(Collected data entries)
=======

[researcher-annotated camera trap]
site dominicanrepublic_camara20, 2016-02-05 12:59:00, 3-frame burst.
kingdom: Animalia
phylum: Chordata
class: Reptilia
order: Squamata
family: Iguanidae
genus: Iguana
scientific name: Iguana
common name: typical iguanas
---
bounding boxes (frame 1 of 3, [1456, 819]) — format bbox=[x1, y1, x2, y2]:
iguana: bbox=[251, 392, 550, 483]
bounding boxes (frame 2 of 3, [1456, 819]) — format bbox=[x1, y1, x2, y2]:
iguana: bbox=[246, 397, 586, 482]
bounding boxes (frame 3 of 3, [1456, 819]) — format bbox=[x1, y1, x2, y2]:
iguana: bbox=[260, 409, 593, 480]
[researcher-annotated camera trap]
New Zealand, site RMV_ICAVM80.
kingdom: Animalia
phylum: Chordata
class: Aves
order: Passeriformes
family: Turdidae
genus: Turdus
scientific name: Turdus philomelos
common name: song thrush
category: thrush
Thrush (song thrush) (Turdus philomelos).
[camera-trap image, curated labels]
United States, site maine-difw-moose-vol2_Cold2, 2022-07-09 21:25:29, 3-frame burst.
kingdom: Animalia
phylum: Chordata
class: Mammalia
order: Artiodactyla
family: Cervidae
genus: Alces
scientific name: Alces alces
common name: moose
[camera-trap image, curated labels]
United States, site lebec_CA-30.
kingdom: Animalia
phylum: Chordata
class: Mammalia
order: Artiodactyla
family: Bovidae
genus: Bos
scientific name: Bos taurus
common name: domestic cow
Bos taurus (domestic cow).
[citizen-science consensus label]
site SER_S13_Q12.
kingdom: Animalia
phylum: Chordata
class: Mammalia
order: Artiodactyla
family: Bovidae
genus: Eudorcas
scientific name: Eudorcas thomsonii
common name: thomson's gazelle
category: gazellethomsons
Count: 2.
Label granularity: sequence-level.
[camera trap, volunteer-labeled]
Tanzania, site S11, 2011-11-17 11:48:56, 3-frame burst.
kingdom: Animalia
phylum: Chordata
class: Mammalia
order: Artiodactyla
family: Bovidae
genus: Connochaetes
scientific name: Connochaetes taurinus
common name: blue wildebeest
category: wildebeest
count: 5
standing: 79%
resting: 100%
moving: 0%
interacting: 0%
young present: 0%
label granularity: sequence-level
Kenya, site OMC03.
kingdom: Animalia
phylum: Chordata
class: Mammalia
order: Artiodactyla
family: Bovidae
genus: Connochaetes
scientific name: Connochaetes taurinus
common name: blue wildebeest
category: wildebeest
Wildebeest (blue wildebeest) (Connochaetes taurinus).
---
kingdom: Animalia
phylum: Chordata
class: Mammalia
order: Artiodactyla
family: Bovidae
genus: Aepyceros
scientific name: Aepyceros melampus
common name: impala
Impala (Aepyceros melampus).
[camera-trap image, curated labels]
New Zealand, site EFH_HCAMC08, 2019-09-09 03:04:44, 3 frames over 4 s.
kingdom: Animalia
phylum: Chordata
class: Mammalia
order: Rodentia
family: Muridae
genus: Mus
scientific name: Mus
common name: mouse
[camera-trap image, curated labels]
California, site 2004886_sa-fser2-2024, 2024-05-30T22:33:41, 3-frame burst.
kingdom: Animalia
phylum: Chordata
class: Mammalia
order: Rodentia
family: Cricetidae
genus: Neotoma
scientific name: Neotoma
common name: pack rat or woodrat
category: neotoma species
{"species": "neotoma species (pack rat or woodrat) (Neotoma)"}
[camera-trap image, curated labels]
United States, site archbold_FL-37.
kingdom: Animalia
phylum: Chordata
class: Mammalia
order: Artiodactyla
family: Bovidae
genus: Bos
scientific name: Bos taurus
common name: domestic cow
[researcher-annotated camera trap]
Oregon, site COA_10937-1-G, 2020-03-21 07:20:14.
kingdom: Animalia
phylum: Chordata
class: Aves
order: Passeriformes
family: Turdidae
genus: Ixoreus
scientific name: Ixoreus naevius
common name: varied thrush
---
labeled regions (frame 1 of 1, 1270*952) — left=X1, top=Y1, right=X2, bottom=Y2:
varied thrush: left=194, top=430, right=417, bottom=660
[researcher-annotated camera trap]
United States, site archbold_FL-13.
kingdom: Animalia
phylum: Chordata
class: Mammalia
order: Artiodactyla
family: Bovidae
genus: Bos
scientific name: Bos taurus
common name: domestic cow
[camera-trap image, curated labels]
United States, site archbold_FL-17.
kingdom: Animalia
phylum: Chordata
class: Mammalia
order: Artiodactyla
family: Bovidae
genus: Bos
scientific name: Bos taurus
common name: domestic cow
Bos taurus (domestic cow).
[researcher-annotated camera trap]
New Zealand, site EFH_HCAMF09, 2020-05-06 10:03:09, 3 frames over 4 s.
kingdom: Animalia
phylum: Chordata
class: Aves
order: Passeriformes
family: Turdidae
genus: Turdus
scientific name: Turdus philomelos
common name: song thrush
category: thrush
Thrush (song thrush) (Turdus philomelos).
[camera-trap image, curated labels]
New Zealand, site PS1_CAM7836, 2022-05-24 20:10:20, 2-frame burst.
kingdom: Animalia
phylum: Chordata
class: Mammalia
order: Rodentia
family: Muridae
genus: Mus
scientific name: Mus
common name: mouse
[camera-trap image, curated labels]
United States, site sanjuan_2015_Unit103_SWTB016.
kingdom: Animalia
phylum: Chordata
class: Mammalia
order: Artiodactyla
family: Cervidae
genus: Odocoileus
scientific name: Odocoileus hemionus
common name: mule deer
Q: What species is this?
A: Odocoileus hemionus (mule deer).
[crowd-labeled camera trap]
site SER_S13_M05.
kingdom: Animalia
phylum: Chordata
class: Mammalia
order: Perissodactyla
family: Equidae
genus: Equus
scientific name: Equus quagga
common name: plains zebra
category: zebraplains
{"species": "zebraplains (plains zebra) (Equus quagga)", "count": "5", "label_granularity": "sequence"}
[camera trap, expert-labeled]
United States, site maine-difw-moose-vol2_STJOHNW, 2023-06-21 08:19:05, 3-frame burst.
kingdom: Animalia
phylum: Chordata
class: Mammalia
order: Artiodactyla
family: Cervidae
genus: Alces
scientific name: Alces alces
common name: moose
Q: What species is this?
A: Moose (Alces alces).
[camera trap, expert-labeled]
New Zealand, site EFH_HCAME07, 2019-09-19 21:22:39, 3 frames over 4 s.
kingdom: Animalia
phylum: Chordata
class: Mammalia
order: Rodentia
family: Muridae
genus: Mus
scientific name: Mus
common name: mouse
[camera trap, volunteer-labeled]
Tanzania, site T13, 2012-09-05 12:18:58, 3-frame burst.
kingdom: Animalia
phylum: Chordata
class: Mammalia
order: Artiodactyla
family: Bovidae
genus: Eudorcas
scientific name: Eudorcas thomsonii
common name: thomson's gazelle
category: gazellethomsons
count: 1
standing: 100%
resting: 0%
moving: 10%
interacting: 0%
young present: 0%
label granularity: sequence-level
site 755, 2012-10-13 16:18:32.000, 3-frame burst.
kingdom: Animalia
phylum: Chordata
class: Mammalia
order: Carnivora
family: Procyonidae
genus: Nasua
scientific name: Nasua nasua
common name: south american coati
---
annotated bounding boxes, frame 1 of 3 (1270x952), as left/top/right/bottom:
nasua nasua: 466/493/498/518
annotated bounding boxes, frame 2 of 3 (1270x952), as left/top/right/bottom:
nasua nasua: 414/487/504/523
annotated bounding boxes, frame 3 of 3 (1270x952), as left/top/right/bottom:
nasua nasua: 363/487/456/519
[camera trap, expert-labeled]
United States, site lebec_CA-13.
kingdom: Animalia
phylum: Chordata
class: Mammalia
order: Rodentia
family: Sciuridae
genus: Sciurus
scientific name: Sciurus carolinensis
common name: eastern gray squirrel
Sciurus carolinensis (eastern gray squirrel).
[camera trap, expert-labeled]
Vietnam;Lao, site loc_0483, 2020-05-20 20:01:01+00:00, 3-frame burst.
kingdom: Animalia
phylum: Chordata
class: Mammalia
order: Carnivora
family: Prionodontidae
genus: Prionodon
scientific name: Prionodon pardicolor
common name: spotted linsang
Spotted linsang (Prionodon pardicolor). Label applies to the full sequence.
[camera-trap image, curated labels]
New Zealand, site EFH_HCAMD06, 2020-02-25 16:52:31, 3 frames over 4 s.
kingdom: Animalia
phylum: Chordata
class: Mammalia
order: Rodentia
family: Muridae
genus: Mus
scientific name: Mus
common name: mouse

=======

Aim of the exercise: What number of lines in the records hold "Equus"? Reply with that number alone.

Problem solution: 3